## Input data
------------------------------------------------------------------------

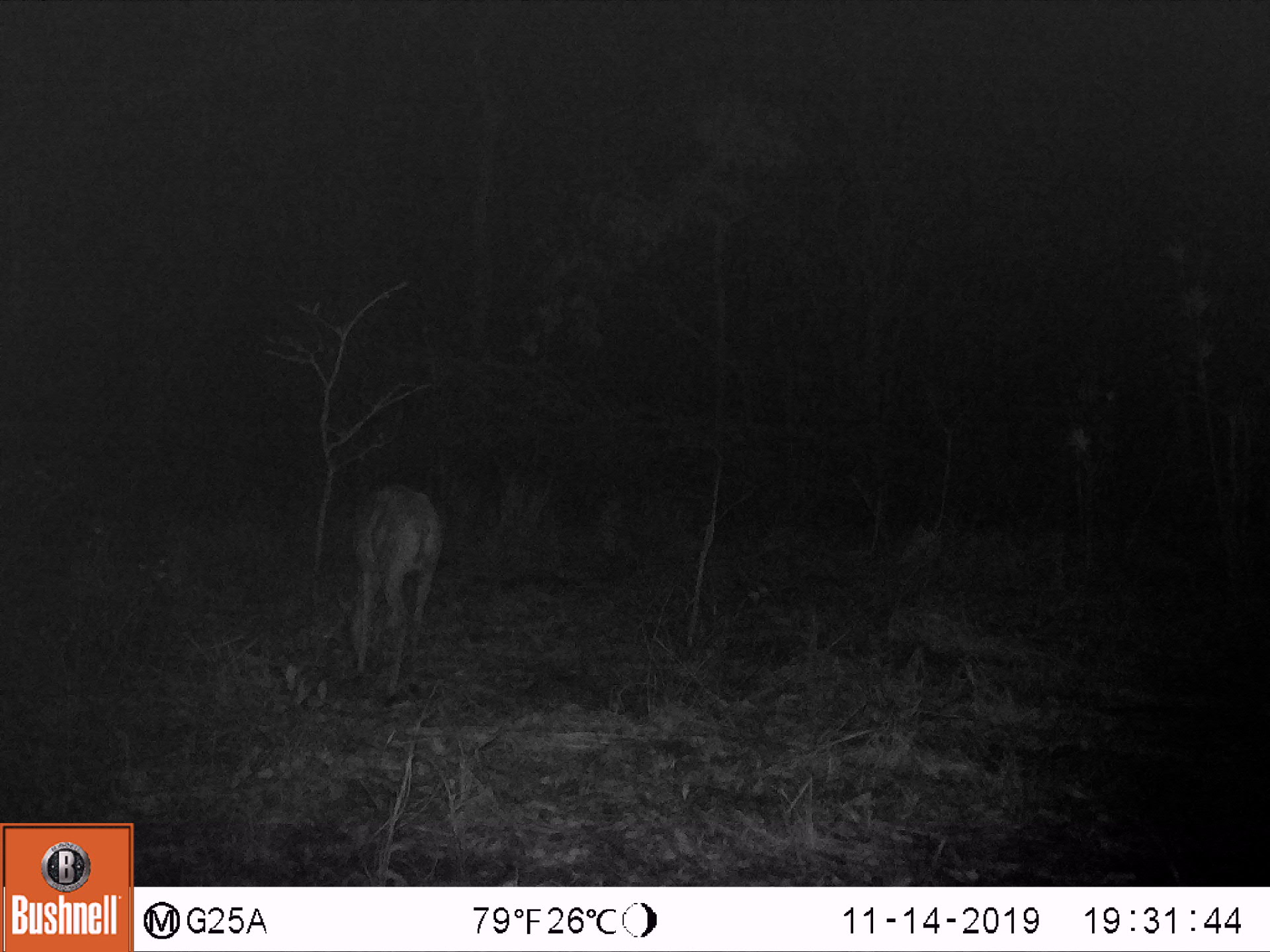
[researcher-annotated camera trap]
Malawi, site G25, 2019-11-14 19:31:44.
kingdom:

------------------------------------------------------------------------

## Prompt
Write out the data word for word. Any picture is to be skipped.

## Task result
[researcher-annotated camera trap]
Malawi, site G25, 2019-11-14 19:31:44.
kingdom:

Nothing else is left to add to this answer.